** BEGIN Material **

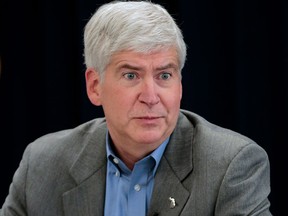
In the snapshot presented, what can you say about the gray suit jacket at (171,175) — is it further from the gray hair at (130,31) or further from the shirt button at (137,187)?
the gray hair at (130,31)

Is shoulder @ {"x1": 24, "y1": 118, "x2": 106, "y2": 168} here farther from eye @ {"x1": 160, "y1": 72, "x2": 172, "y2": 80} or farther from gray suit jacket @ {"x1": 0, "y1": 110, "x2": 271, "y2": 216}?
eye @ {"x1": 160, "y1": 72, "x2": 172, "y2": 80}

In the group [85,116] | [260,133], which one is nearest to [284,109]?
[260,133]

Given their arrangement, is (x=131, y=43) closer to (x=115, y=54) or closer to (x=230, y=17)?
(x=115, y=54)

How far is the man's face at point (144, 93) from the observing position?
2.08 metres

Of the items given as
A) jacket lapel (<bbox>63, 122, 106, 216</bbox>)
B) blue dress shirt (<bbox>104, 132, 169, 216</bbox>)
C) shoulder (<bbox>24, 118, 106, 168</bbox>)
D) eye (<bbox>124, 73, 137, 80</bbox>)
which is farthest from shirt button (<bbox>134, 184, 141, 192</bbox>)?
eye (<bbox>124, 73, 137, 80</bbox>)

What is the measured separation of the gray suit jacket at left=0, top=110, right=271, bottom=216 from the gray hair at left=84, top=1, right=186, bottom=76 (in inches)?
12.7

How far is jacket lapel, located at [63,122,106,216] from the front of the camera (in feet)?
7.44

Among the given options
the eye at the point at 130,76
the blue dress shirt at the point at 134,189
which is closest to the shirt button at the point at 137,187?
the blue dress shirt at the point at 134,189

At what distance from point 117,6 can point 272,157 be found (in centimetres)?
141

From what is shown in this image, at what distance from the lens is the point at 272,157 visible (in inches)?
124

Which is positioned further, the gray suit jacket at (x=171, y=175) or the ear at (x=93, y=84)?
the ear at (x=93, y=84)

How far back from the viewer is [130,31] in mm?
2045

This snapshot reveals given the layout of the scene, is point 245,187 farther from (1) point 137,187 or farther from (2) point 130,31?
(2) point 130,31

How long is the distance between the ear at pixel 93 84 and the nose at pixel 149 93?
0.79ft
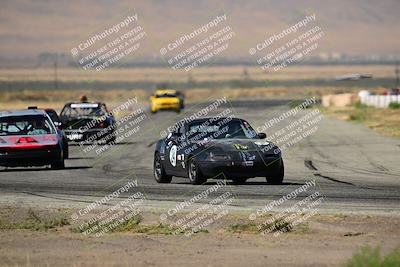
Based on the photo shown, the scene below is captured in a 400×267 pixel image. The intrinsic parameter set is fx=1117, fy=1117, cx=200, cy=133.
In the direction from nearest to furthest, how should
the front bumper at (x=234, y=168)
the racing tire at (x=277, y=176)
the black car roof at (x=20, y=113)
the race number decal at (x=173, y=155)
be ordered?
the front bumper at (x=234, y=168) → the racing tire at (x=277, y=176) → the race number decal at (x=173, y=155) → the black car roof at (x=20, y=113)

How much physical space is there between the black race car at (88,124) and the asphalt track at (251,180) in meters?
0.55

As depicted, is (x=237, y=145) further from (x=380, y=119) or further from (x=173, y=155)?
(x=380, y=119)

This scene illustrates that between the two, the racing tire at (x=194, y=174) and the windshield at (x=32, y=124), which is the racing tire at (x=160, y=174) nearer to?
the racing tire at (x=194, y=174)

** END Material **
** BEGIN Material **

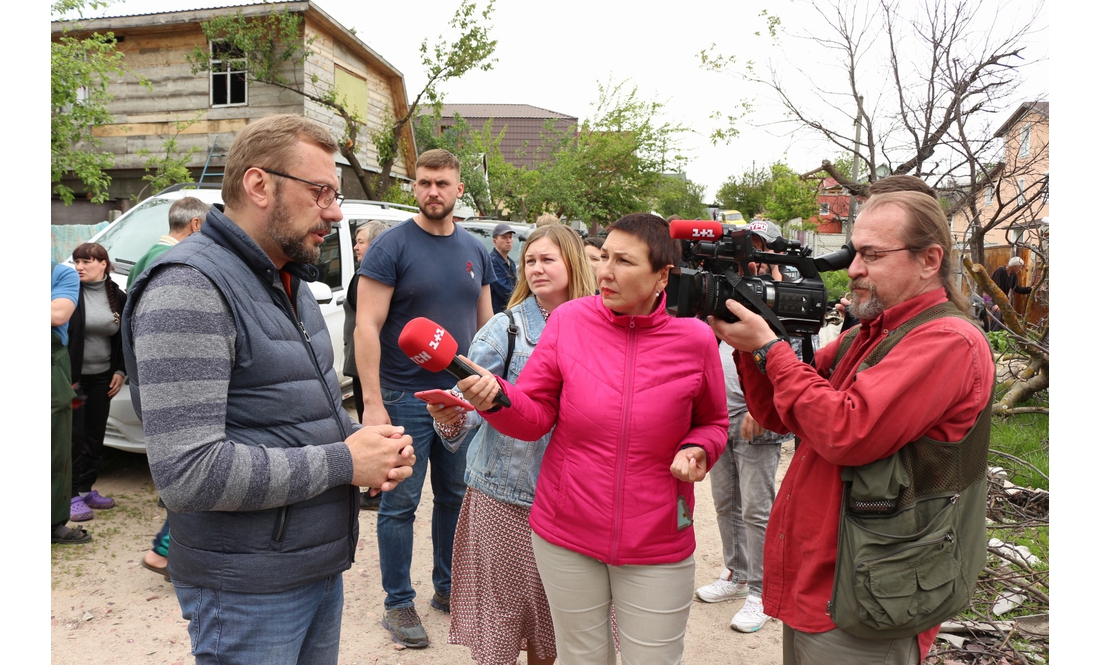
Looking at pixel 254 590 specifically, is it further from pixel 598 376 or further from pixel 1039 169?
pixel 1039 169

** END Material **
** BEGIN Material **

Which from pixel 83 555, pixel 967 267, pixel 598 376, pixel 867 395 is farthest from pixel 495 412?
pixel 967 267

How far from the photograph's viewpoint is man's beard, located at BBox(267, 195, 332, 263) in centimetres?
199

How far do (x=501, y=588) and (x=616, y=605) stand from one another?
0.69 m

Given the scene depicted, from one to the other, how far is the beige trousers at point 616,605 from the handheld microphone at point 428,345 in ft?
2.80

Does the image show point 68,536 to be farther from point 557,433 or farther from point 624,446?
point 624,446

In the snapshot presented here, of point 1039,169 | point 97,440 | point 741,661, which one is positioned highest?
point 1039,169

** END Material **

-- Task goal --
Put every line in the stretch from the line containing "In the snapshot presented, what" through the line containing "2.08 metres" into a JSON list of strings, one string per line, leaving out blank lines.

-- Final result --
[
  "In the snapshot presented, what can you say about the gray suit jacket at (171,175) — is it further from the gray hair at (130,31) or further from the shirt button at (137,187)?",
  "the gray hair at (130,31)",
  "Is shoulder @ {\"x1\": 24, \"y1\": 118, \"x2\": 106, \"y2\": 168} here farther from eye @ {\"x1\": 160, \"y1\": 72, \"x2\": 172, \"y2\": 80} or farther from gray suit jacket @ {\"x1\": 0, \"y1\": 110, \"x2\": 271, \"y2\": 216}?",
  "eye @ {\"x1\": 160, \"y1\": 72, \"x2\": 172, \"y2\": 80}",
  "In the group [85,116] | [260,133], which one is nearest to [284,109]?",
  "[260,133]",
  "Given their arrangement, is (x=131, y=43) closer to (x=115, y=54) or closer to (x=230, y=17)?",
  "(x=115, y=54)",
  "How far is the man's face at point (144, 93) from the observing position?",
  "2.08 metres"
]